Written exercise
Locate "Within the picture" in the records below, then copy its line and every following line exactly, without the pictures.

- - - -

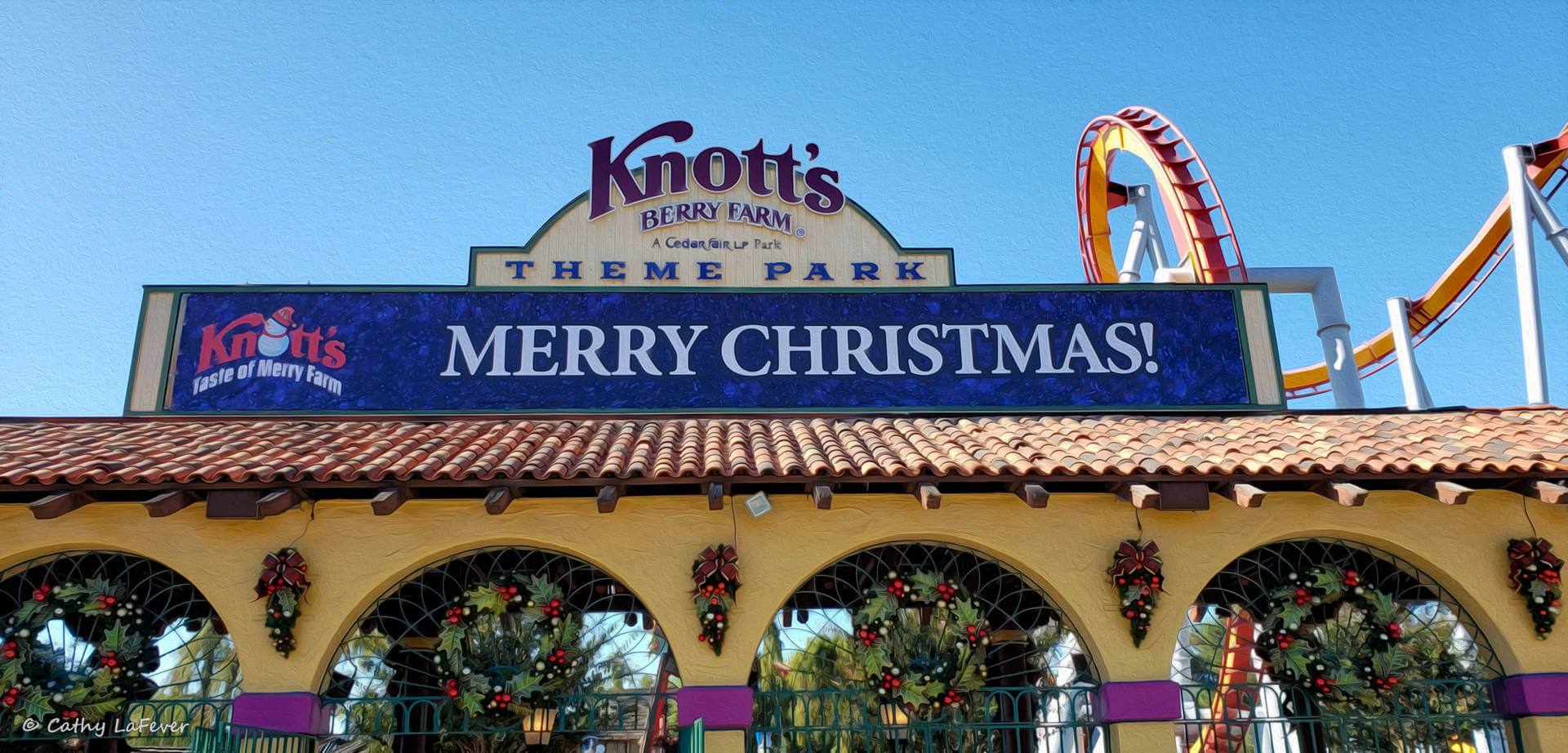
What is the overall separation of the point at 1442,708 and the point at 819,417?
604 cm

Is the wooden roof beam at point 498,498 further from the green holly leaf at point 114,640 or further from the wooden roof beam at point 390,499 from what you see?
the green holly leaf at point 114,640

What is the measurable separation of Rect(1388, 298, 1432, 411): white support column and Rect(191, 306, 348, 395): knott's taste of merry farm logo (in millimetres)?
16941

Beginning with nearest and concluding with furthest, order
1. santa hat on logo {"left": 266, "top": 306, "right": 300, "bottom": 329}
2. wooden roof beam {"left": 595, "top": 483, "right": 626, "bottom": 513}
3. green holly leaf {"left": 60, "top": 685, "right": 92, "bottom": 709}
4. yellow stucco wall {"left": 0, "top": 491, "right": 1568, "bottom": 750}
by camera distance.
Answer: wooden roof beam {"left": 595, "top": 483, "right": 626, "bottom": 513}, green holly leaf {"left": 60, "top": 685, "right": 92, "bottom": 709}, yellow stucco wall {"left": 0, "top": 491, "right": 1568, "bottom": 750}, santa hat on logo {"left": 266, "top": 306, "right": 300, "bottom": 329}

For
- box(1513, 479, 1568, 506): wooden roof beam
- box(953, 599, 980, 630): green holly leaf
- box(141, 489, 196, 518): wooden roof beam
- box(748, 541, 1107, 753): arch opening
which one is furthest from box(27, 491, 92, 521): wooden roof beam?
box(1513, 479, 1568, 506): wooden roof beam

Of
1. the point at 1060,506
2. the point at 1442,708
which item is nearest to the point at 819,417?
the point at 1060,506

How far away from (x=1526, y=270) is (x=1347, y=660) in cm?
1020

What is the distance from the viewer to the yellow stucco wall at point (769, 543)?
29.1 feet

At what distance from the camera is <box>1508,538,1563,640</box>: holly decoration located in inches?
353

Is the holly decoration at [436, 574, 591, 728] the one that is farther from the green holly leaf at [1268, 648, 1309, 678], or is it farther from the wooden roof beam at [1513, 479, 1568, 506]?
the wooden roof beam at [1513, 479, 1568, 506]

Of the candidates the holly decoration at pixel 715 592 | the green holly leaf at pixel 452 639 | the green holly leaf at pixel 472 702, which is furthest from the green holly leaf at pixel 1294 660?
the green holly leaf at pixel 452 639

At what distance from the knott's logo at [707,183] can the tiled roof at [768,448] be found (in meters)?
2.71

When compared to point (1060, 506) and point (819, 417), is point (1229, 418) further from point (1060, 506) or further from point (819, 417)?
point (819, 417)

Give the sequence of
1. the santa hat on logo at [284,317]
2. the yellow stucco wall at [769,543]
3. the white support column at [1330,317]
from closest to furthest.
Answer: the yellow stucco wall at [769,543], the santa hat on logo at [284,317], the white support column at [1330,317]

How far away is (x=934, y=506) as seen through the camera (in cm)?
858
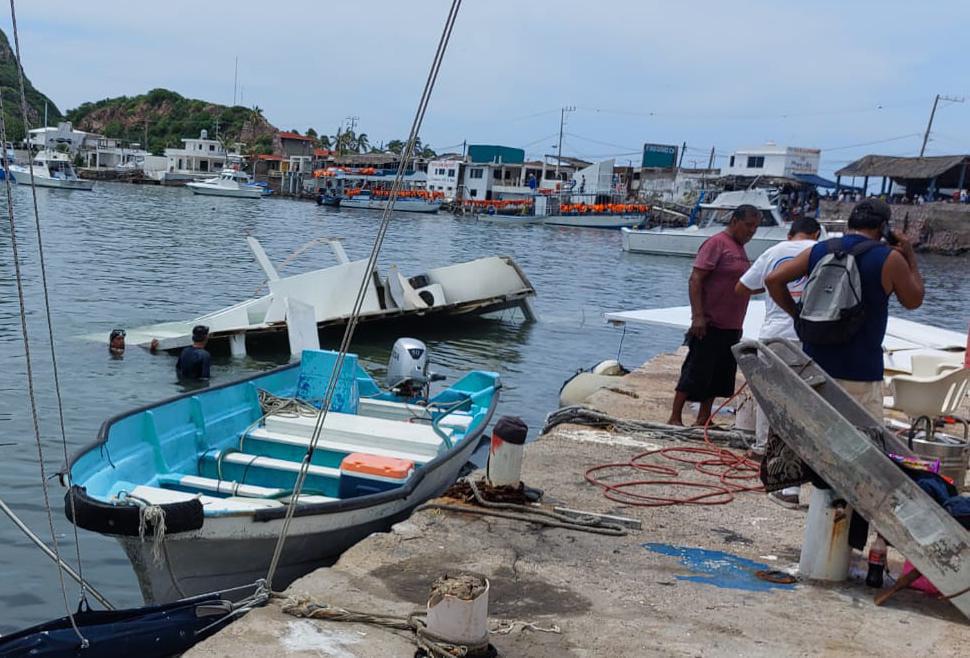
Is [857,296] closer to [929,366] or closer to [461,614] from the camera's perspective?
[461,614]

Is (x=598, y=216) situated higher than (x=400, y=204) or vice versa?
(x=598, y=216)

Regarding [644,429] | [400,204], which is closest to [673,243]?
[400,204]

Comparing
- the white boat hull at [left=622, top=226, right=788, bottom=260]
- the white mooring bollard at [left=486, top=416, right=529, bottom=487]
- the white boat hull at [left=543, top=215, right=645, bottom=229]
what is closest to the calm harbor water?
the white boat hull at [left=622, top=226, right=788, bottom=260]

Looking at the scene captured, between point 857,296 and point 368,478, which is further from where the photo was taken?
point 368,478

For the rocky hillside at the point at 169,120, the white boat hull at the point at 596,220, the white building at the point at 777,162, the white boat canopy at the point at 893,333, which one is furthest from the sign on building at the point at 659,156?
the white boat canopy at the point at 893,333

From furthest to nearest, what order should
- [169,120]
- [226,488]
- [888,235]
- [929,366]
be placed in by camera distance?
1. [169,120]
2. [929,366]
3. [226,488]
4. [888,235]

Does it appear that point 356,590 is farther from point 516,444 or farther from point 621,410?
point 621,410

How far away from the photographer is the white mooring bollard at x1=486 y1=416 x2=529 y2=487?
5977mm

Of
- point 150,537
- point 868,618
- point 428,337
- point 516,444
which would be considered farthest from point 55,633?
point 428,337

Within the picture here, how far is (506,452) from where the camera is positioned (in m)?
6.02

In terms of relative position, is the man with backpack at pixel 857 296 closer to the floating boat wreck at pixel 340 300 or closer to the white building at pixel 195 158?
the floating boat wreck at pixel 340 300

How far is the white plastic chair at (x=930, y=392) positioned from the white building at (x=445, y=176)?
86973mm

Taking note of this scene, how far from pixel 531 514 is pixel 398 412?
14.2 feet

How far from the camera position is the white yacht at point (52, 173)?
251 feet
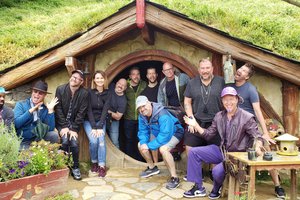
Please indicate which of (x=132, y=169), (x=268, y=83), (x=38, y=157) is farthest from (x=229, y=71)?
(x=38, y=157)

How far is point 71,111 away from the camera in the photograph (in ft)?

- - - -

Solution for this task
Within the picture here, how far is (506,452) from where the camera is positioned (in m)?
6.02

In terms of relative position, is the man with backpack at pixel 857 296 closer to the floating boat wreck at pixel 340 300 or closer to the white building at pixel 195 158?
the floating boat wreck at pixel 340 300

How far is the white plastic chair at (x=930, y=392) positioned from the white building at (x=445, y=176)?
86973mm

Taking note of this scene, how far from pixel 531 514 is pixel 398 412?
14.2 feet

How far from the camera position is the white yacht at point (52, 173)?
251 feet
Please indicate which of (x=132, y=169), (x=268, y=83), (x=38, y=157) is farthest from (x=229, y=71)?
(x=38, y=157)

How far is point 71,111 away from the camera in the photograph (in ft)?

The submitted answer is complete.